Ich habe in meinem Supermarkt einen herrlichen Anglizismus entdeckt. Auf einer großen Werbetafel, die Lehrlinge anlocken soll, stand: „Zukunftssichere Ausbildungsangebote for you!“ Ich finde, dieser Satz ist ein Kleinod der deutsch-englischen Sprachvermählung. Natürlich hätte man auch das ganze zukunftssichere Ausbildungsangebot auf englisch formulieren können. Das wäre noch eine Spur cooler. Aber auch schwieriger. Was heißt „zukunftssicheres Ausbildungsangebot“ auf englisch? Und wenn man das herausgefunden hat: Welcher anzulockende Lehrling würde es verstehen? „For you“ versteht jeder. Kommt in jedem zweiten Hiphop vor. For you. Das rapt sich wie Sahne. Und es hat einen großen grammatikalischen Vorteil. Man muss sich nicht entscheiden, ob es „für dich“, „für Sie“ oder „für dir“ heißt. For you ist alles. Englisch eben. Easy.
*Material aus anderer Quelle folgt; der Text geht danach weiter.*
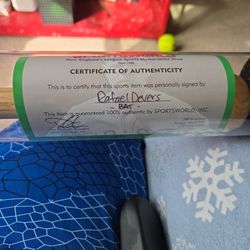 Certified Authentic Rafael Devers Autographed Bat 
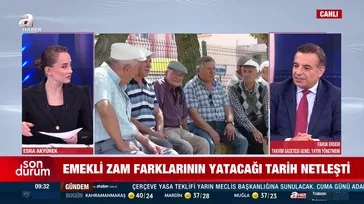 Emekli zam farkları 7 Ağustos'ta hesaplarda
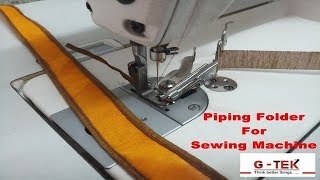 A-10 Double Fold Piping Folder Demo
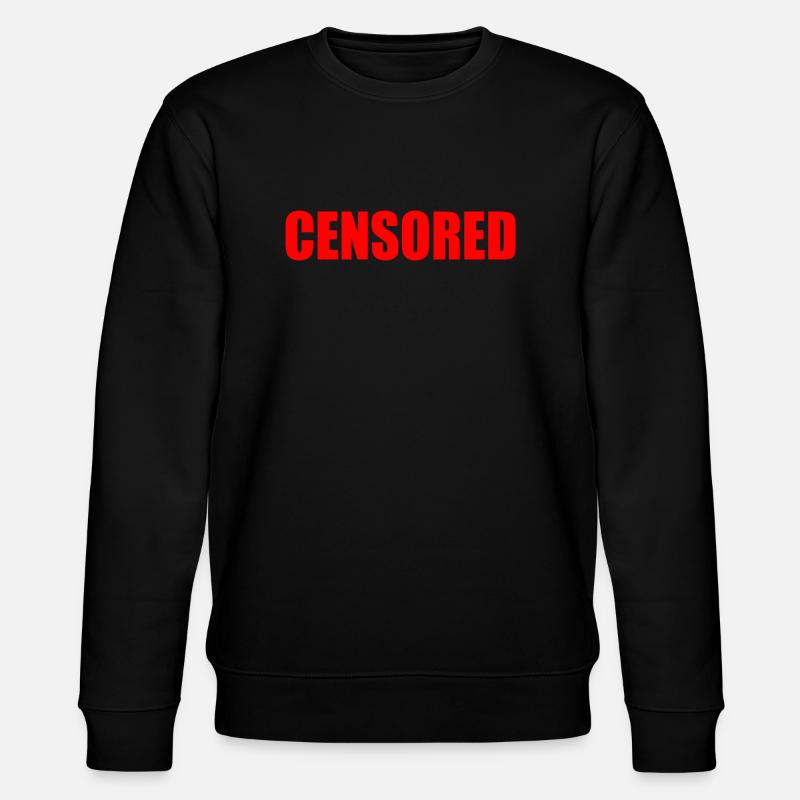 censored - Stanley/Stella Unisex Bio-Sweatshirt CHANGER  - Schwarz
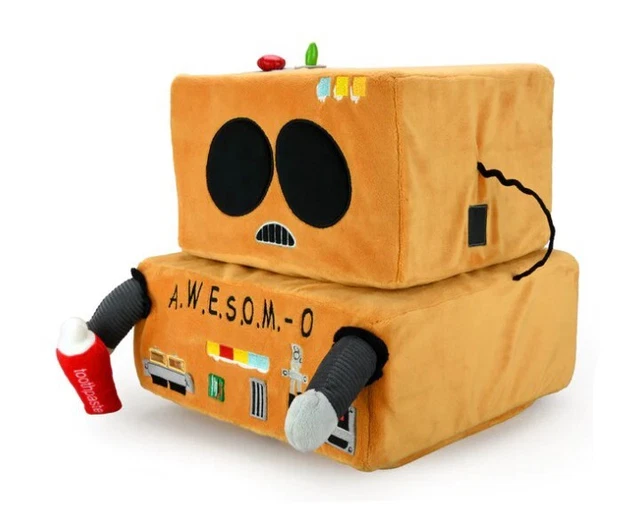 South Park Eric Cartman BUTTERS Awesom-O Talking LARGE Plush NEW WITH BATTERIES South Park Eric Cartman BUTTERS Awesom-O Talking LARGE Plush NEW WITH BATTERIES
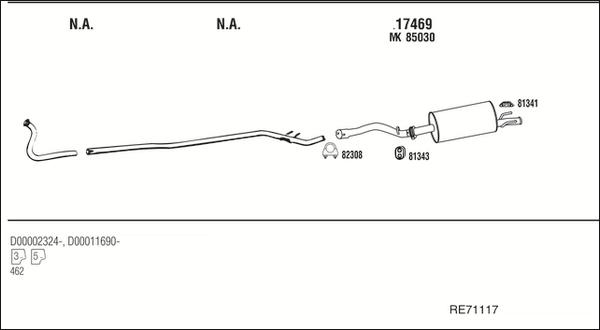 Fonos RE71117 - Система випуску ОГ autocars.com.ua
Nein, ich bin kein Sprachpurist. Englisch kann als Deutsch-Ersatz lächerlich sein, aber es bereichert auch unsere Sprache. Ich finde zum Beispiel das Wort „Handy“ genial. Um Klassen besser als das „Cell Phone“ der Amerikaner und das „Mobile“ der Briten. Wenn das kein absoluter Höhepunkt der Kunst des Anglizismierens ist: ein englisches Wort, das weder Engländer noch Amerikaner kennen. Da kommt nicht mal „Old Shatterhand“ mit, den in Amerika ja auch kein Schwein kennt.
Aber wer weiß, wie lange wir das Englische noch als Steinbruch haben. Nichts hält ewig. Es ist noch gar nicht so lange her, da war das Französische das, was heute das Englische ist. Der alte Fritz war stolz darauf, nie ein Buch auf deutsch gelesen zu haben. Der feine Mensch, zumal bei Hofe, sprach französisch und nicht diese deutsche Bauernsprache. Englisch? Nicht mal die englischen König sprachen richtig englisch. Und wo ist das edle, ganz Europa dominierende Französisch abgeblieben? Drittsprache, mehr nicht. Kein Werber käme auf die Idee, Lehrlinge mit dem Spruch anzulocken: „Zukunftssichere Ausbildungsangebote pour toi.“ Oder müsste es „pour vous“ heißen? Egal, die Sache ist gegessen.
Kann Denglisch Opfer des Brexit werden?
Kann das Englische eines Tages genauso aus der Mode kommen? Kann es zum Beispiel ein Opfer des Brexit werden? Nach dem Motto: Keine Anglizismen mehr als Rache für die abtrünnigen Briten? Eher nicht. Dazu ist das englische Englisch inzwischen viel zu unwichtig. Das Schwergewicht der Englisch-Sprecher sind die Amerikaner. Man müsste sowieso eigentlich von Amerikanismen sprechen. Und genau genommen sind auch nicht die Amerikaner die zahlreichsten Englisch-Sprecher sondern die Inder. Gegen das massenhafte Englisch dieses Milliardenvolks hat keiner eine Chance. Die Engländer kommen mit ihrem Englisch allenfalls an dritter Stelle. Mit anderen Worten: Sie sprechen ein Minderheiten-Englisch.
Wahrscheinlich dürfte sogar die Sprache all der Europäer, die sich gegenseitig mit „bad english“ verständigen, quantitativ, wenn auch nicht qualitativ noch vor dem Idiom der Briten rangieren. Nur die nicht so zahlreichen Australier, Neuseeländer und Südafrikaner hinken mit ihren Englisch-Varianten hinter dem quantitativ abgesackten Original von der Insel her. Kurz und gut: Der Brexit wird auf unsere Neigung zu Anglizismen beziehungsweise Amerikanismen wegen Irrelevanz keinen Einfluss haben. Gefahr für den Anglizismus droht von ganz anderer Seite. Ich sage nur China, China, China. Den Chinesen gehört die Zukunft, politisch, wirtschaftlich und logischerweise auch sprachlich.
Es wird vielleicht nicht mehr lange dauern, bis die ersten Supermärkte „zukunftssichere Ausbildungsangebote ni hao“ anbieten werden. Bis ihnen der eine oder andere findige und zukunftsorientierte Lehrling grinsend klar macht, dass „Ni Hao“ nicht „for you“ heißt sondern „Guten Tag“.